Provided data:
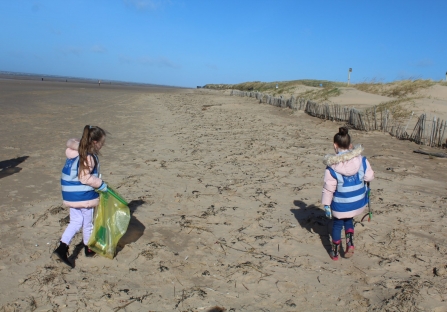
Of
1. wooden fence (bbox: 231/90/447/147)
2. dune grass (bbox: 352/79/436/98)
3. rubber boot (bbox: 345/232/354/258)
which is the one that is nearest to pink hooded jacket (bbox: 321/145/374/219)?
rubber boot (bbox: 345/232/354/258)

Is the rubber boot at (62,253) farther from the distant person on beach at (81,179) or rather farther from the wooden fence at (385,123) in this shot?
the wooden fence at (385,123)

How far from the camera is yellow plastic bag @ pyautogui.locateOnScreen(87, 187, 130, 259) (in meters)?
3.17

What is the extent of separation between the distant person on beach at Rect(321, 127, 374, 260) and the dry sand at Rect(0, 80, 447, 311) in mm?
498

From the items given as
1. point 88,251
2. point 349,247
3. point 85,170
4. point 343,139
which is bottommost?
point 88,251

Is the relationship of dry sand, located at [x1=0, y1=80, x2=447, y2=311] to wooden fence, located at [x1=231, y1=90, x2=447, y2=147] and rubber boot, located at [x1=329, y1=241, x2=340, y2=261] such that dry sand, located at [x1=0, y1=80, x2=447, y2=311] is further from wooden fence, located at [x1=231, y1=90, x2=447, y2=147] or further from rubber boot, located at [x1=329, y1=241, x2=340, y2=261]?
wooden fence, located at [x1=231, y1=90, x2=447, y2=147]

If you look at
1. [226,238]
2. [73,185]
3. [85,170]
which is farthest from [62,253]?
[226,238]

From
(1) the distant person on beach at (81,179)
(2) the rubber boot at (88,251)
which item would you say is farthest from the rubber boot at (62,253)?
(2) the rubber boot at (88,251)

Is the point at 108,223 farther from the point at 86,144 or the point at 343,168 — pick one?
the point at 343,168

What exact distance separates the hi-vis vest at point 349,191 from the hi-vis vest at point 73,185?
2.16m

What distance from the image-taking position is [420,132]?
335 inches

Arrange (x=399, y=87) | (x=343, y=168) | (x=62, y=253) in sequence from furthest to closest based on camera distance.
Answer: (x=399, y=87) → (x=343, y=168) → (x=62, y=253)

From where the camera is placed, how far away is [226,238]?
3.76m

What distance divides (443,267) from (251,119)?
10.1 metres

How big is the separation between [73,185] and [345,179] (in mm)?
2387
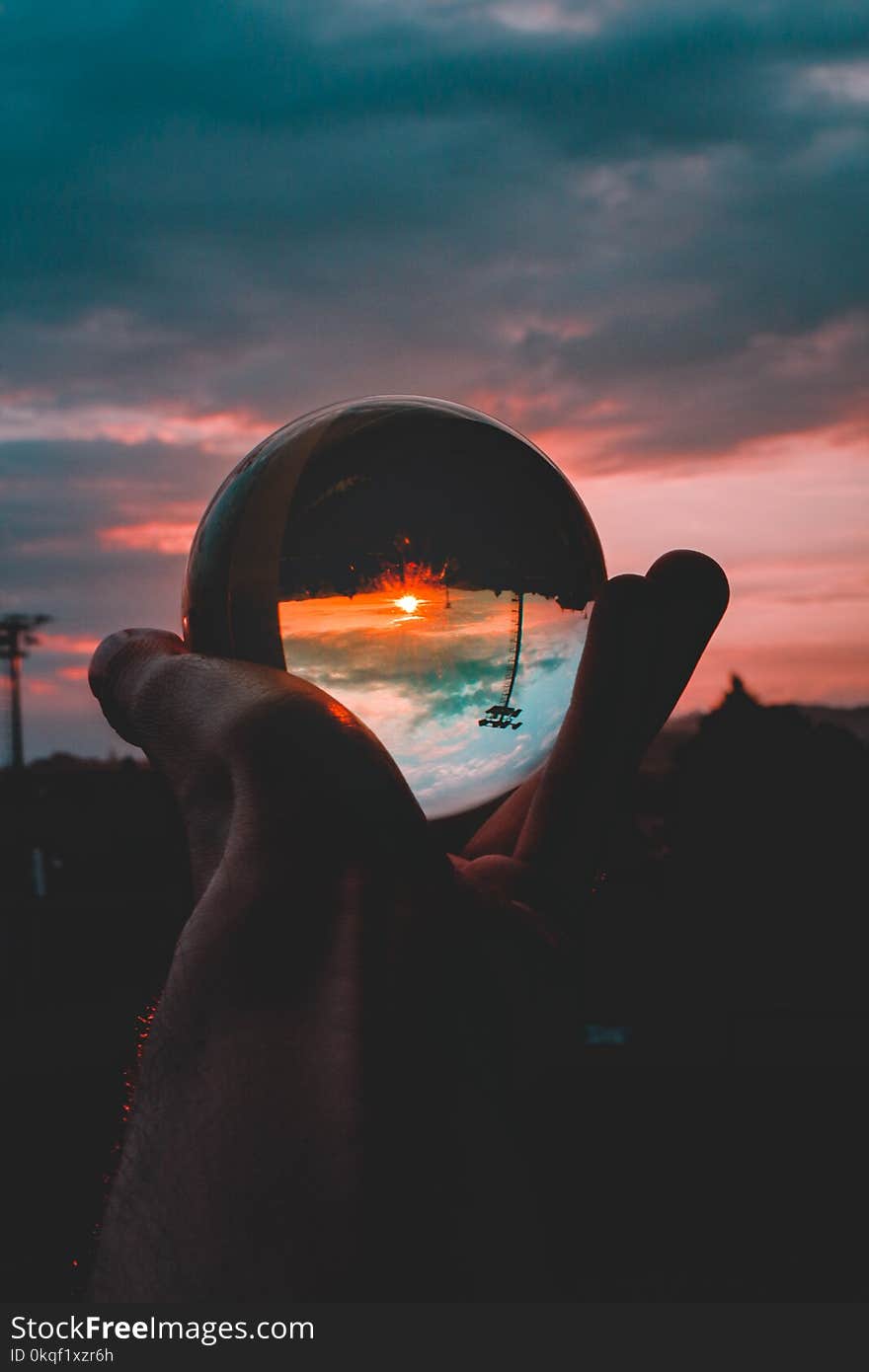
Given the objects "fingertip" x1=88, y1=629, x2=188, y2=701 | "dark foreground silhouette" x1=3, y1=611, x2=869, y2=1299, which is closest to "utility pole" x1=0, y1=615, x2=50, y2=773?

Problem details: Could you copy the rows word for word, starting at the line that contains "How big is the" and ending with the last of the rows, leaving out the pictures?

Solution to this exercise:
How big is the separation between [73,185] and [345,179] (in mm)?
2387
Given the objects "fingertip" x1=88, y1=629, x2=188, y2=701 | "dark foreground silhouette" x1=3, y1=611, x2=869, y2=1299, which is closest to "utility pole" x1=0, y1=615, x2=50, y2=773?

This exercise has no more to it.